Con veinticuatro años, Tom Waits creó en esa canción a Tom Frost, un hombre de sesenta y tantos que pone en pausa su presente monótono y decide buscar a una novia de la adolescencia, cuarenta años después. Se posa en un teléfono esquinero con el avispero en las tripas, descuelga la bocina y marca a la operadora para que lo enlace en larga distancia con Martha. Ya se han ido los veranos, cientos de recuerdos y sabrá Dios cuántas tonteras más. Ambos se casaron, cada uno con su cada cual, y vivieron para todo eso que ellos nunca pudieron. “And those were the days of roses, poetry and prose and, Martha, all I had was you and all you had was me. There was no tomorrows, we’d packed away our sorrows, and we saved them for a rainy day…”
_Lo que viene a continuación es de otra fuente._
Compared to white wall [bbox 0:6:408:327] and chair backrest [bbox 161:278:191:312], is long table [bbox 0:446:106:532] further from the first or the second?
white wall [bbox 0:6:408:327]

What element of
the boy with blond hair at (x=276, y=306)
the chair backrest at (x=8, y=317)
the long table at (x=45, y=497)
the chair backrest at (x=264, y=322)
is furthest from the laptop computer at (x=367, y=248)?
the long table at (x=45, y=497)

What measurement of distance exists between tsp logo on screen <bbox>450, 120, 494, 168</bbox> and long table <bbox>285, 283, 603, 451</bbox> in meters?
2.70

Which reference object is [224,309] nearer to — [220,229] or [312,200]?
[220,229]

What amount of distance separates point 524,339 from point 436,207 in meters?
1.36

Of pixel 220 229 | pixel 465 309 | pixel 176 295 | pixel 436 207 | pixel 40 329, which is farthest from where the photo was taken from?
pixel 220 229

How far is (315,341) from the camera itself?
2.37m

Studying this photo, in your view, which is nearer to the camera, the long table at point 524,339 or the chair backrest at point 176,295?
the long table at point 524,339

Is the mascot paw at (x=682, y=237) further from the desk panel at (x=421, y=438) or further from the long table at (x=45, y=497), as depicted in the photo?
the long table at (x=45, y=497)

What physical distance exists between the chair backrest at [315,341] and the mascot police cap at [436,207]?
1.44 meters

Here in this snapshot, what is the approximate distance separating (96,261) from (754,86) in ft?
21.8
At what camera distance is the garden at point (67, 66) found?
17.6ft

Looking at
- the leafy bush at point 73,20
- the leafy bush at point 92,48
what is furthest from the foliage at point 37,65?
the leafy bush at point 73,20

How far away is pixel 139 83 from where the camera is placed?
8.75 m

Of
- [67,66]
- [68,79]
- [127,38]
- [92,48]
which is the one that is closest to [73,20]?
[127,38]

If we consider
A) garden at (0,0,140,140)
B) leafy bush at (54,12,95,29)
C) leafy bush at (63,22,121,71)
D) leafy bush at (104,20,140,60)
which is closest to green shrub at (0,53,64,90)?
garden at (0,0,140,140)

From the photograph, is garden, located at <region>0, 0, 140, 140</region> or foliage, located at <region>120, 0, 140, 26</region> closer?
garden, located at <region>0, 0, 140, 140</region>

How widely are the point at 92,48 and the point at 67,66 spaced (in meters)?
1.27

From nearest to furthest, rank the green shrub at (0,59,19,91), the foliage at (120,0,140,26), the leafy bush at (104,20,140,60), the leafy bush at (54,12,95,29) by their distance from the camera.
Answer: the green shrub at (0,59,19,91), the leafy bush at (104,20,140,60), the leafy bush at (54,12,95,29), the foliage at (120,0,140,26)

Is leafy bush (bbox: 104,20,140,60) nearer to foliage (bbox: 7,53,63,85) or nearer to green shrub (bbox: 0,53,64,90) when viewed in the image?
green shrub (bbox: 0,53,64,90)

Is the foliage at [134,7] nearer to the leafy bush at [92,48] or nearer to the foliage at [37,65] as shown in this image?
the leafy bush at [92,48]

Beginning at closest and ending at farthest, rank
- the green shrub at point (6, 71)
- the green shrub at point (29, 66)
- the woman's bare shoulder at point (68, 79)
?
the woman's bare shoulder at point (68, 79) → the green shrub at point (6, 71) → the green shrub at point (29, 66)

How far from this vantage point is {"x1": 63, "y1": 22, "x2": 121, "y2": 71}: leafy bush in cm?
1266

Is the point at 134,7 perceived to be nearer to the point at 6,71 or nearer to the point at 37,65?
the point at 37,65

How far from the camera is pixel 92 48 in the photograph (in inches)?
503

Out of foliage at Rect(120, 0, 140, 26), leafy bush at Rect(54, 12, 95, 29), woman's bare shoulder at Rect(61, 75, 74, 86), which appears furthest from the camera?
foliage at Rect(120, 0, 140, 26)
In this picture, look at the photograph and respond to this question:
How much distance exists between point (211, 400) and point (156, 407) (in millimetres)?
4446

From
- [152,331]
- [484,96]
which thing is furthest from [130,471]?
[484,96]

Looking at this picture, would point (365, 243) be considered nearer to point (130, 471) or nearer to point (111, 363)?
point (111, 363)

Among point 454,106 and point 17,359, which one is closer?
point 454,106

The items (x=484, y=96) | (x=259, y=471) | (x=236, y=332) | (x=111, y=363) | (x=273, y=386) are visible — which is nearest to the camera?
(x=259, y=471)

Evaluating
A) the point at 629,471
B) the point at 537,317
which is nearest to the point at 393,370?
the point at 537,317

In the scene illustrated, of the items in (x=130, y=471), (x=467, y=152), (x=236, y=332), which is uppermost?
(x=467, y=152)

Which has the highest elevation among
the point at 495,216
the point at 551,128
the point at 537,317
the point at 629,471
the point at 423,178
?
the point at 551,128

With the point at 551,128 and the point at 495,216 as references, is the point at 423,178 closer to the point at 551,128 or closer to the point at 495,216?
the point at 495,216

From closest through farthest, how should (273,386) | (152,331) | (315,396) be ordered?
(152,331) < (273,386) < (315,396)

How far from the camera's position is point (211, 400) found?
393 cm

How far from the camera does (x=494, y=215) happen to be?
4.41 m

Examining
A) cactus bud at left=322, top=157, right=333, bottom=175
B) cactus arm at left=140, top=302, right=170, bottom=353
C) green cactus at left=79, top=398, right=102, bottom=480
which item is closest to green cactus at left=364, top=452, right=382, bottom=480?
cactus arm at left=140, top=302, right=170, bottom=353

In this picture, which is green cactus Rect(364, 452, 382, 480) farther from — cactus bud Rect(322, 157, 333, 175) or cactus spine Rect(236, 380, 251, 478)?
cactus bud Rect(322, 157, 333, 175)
En el firmamento de aquel primer Waits, las canciones servían para habitar una vida que aún no llegaba, para sufrirle a alguien por adelantado. Hacía falta que algo hiciera falta. Y para esa carencia placenteramente dolorosa, existen las mujeres como Martha, los amores de toda la vida que no permanecen a tu lado ni media juventud. A falta de que la realidad les dé casa, tres comidas y techo, la fantasía las protege y la nostalgia las hospeda. Tom Waits compuso aquella maravilla para figurarse viejo y desdichado por culpa de un amor esplendoroso pero imposible. “I guess that our being together was never meant to be. And Martha, Martha, I love you, can’t you see?

Martha nunca existió, pero Waits la hizo existir, al igual que a su devoto Tom Frost, el otro Tom que él jamás fue, pero que imaginó ser. Y los hizo enamorarse y arrebatarse de amor por un tiempo, y luego romperse, llorarse y distanciarse como dos pugilistas que se van a su esquina a echarse agua en las cortadas y a sobarse la piel magullada.

El cantautor de la piocha no le dio a su tocayo ficticio un bastón, un sombrero y una joroba, pero sí lo dotó de un amor perdido, una añoranza invencible y una cabina telefónica cercana y desocupada.